I have been a sufferer of Cauda Equina Syndrome for over two years now. Not only have I lost my health, I have lost my career as a hairdresser & beauty therapist, my husband of 18 years and my home. All this, because of a prolapsed disc in my lower back. And it could have been prevented. My symptoms were not recognized in time, were not treated correctly and, even following the eventually discectomy and decompression surgery, I still wasn't diagnosed with CES, at one point I was even told that the fact my bladder & bowel wasn't working was most likely psychosomatic.

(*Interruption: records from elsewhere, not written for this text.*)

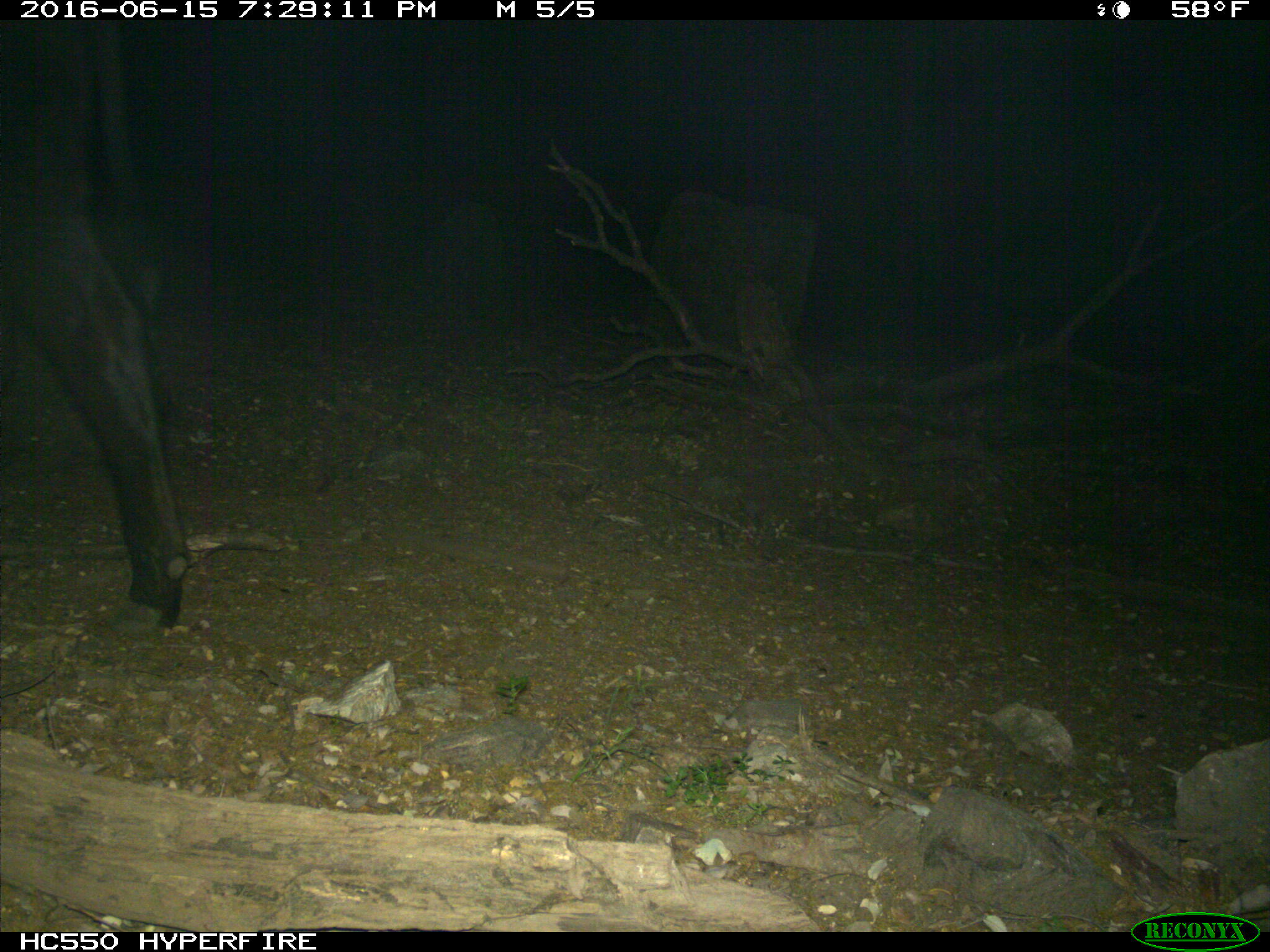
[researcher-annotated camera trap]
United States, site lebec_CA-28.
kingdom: Animalia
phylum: Chordata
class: Mammalia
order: Artiodactyla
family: Bovidae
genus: Bos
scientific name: Bos taurus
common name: domestic cow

Eventually, 9 months after the first of my CES symptoms appeared, I was referred to the Spinal Injuries Unit at the Northern General Hospital (NGH) in Sheffield and diagnosed with Cauda Equina Syndrome. I was so relieved; it wasn't in my head after all. Finally, I started to receive the care that I needed. But I still felt alone, I needed to find other people with CES, people who understood what I was going through. I joined a Facebook group. It was helpful at first, but then it just started to make me angry. The talk in the group was all about late or missed diagnosis, litigation, lack of post-op care or support. It made me realise that the poor care I had received was not exceptional; in fact it seemed frighteningly common. I was lucky, I now had the support of the NGH; a lot of sufferers seemed to be fending for themselves.
So, in October 2011, with the help of my specialist nurse at NGH, I set up the Cauda Equina Syndrome UK Charity. We'd already started a support group at the NGH but I wanted to go nationwide, surely everyone should have access to the right support?
We've only just started on our journey and we know it's going to be a long process, but we've made a great start. We've created leaflets, posters, Alert Awareness cards; we are working on getting more support groups up and running, have recently launched a new website which is an online social network, and we have travelled the country giving talks within the NHS to Health Care Professionals.
I am determined CES will not beat me and I am even more determined to make sure things change.